SR : Au niveau des autres missions, nous sommes vraiment sur des enjeux d’accompagnement autour de l’offre de formation, que ce soit dans l’arrivée à l’Université ou dans la poursuite ou les réajustements qu’il peut y avoir en cours de route.

 

  • En termes de contenu, qu’est qu’on étudie dans ce DU ?

SB : Sur le marché de l’analyse vidéo, il y a des logiciels tel que Dartfish ou SportsCode. Nous, notre objectif numéro un, n’est non pas uniquement de les former à l’outil vidéo, mais également de les amener à s’ouvrir sur l’outil vidéo au sein du monde dans lequel ils se trouvent. Qu’est-ce que la performance sportive ? Comment la mettre en lien avec ces outils vidéo ? Comment s’adapter au milieu professionnel ? Moi je suis issu du milieu professionnel. J’ai un certain regard. Brice, lui, a un regard extraordinaire sur le milieu universitaire. C’est vraiment grâce à ces deux optiques que nous réussissons à répondre à un problème de terrain.

BG : Les objectifs qui sont annoncés par Salim se retrouvent dans les unités d’enseignement (UE) au sein du DU. Dans un premier temps, il va y avoir une connaissance de l’outil : savoir comment utiliser le logiciel, parce qu’on est obligé de passer par ces logiciels au XXIᵉ siècle. Ensuite il y a l’analyse de la performance qui en découle et avoir les outils pour le faire. Mais là ce sont plus des outils de réflexion. Et dans un troisième temps, apprendre à interpréter les données. Voilà comment nous pourrions structurer les trois UE par rapport aux objectifs qui étaient énoncés. En ce sens, le diplôme sollicite plusieurs intervenants, notamment du monde professionnel, pour bien expliquer le fonctionnement réel de ce qui se fait dans ce milieu, avec des exemples très concrets. Ensuite il y a des intervenants qui sont des professeurs d’université, des maîtres de conférences et qui ont cette vision théorique sur les concepts. Cela fait le lien entre la pratique et la théorie.

 

  • Qu’est-ce que cela apporte de travailler avec ce mélange entre monde professionnel et monde universitaire ?

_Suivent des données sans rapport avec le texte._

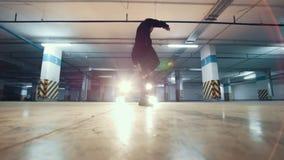 Jonge modieuze kerel die freerunner een tik van de muur in de garage doen, parkour acrobatische elementen, langzame motie stock footage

BG : Pour moi c’est très clair, Salim apporte une ouverture sur le monde professionnel, donc un réseau, des contacts mais aussi une maitrise des logiciels. D’un point de vue des contacts professionnels, vu son expérience, c’est parfait. Je crois que vous êtes très peu à faire ce métier en France au niveau du handball.

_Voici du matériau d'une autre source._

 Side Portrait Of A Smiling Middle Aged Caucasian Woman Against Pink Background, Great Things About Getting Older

SB : Je suis le seul, en tant que salarié.

BG : Il est le seul ! Donc Salim, c’est clairement une personne référente. Il y a des personnes qui viennent se greffer autour de ces contacts-là et nous nous en bénéficions. Un exemple concret : cette année, nous sommes allés séquencer un match du Paris Saint-Germain handball. Grâce à Salim, c’est sûr que nous avons un avantage et que nous pouvons bénéficier de son réseau pour amener une dizaine d’étudiants sur place afin de pouvoir faire un travail concret en situation de Live, dans le cadre de leur diplôme.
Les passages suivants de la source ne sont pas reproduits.